Stuff is cheap; people are expensive
March 2000
For me, few emotions can
match harvesting a large crop. Big production numbers generate a deep
satisfaction. I think this is because I am “stuff-biased”. My value system
places physical materials at the very top. Moreover, all my life I have been
taught that the most honorable way to wealth was to create tangible goods.
Most people trade labor for
wealth. Whether by the hour or year, compensation depends on the quality and
quantity of your effort. For such workers, America’s transition to a
service-driven economy has been less disruptive. But it is confounding
agriculture.
Adding to the difficulty is
the surprising output boost that has occurred in most areas of production. From
gold to sunflowers, predicted demand growth has not only been met, but exceeded
by technology-driven productivity gains.

Dataset content>
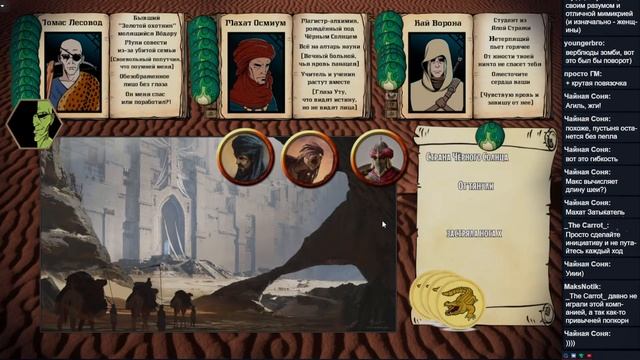 Пепел Пустыни: Часть 1. Книга Пепла. Fate Core НРИ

Job> Extend the essay "Stuff is cheap; people are expensive" with the next several paragraphs, picking up immediately after its final sentence on technology-driven productivity gains.

Answer below>
Stuff is pouring out of farms
and factories around the world at unimaginable rates and low costs. Last
Christmas I bought tree lights made in China at a cost of $1.99 for a string of
100. How is this possible? That’s what I tip a parking attendant! Computers
that cost $2000 last January now can be had for $999.
Meanwhile, my tractor labor
bill at the dealer features a rate of $45/hour. Tuition, movie tickets, and
health insurance climb relentlessly. This is not simple deflation we are
experiencing.
Employment has become the
vehicle of choice for fulfilling our social contracts. From day-care to
counseling; from pensions to out-placement, a job is more than trading labor
for pay. It is an obligation of support by the employer that is increasing
pervasive and expensive. Selling a product carries no such extra burden. One
transaction type is growing in value (the job) and one is shrinking (the sale)
So we sit in agriculture, outraged
that the piles of our production don’t bring us wealth. More worrisome, many of
us are betting the farm on a return to a “stuff-based” wealth standard.
Unfortunately, convincing the world that stuff is what is important will be a
tough sell.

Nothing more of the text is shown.